Module URL: https://tfhub.dev/google/imagenet/inception_v3/classification/1
Inception V3 is a neural network architecture for image classification, originally published by
- Christian Szegedy, Vincent Vanhoucke, Sergey Ioffe, Jonathon Shlens, Zbigniew Wojna: "Rethinking the Inception Architecture for Computer Vision", 2015.
This TF-Hub module uses the TF-Slim implementation of inception_v3
.
The module contains a trained instance of the network, packaged to do the
image classification
that the network was trained on. If you merely want to transform images into
feature vectors, use module
google/imagenet/inception_v3/feature_vector/1
instead, and save the space occupied by the classification layer.
The checkpoint exported into this module was inception_v3_2016_08_28/inception_v3.ckpt
downloaded
from
TF-Slim's pre-trained models.
Its weights were originally obtained by training on the ILSVRC-2012-CLS
dataset for image classification ("Imagenet").
This module implements the common signature for image classification. It can be used like
module = hub.Module("https://tfhub.dev/google/imagenet/inception_v3/classification/1")
height, width = hub.get_expected_image_size(module)

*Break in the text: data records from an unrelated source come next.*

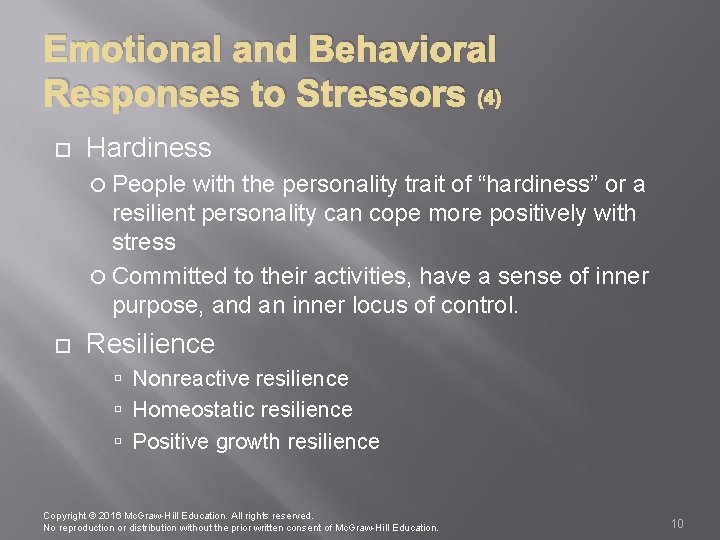 Emotional and Behavioral Responses to Stressors (4)

Hardiness

People with the personality trait of “hardiness” or a resilient personality can cope more positively with stress

Committed to their activities, have a sense of inner purpose, and an inner locus of control.

Resilience

Nonreactive resilience

Homeostatic resilience

Positive growth resilience

Copyright © 2016 McGraw-Hill Education. All rights reserved.
No reproduction or distribution without the prior written consent of McGraw-Hill Education.

10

images = ... # A batch of images with shape [batch_size, height, width, 3].
logits = module(images) # Logits with shape [batch_size, num_classes].
...or using the signature name image_classification
. The indices into logits
are the num_classes
= 1001 classes of the classification from
the original training (see above).
This module can also be used to compute image feature
vectors,
using the signature name image_feature_vector
.
For this module, the size of the input image is fixed to
height
x width
= 299 x 299 pixels.
The input images
are expected to have color values in the range [0,1],
following the
common image input
conventions.
In principle, consumers of this module can fine-tune it. However, fine-tuning through a large classification might be prone to overfit.
Fine-tuning requires importing the graph version with tag set {"train"}
in order to operate batch normalization in training mode.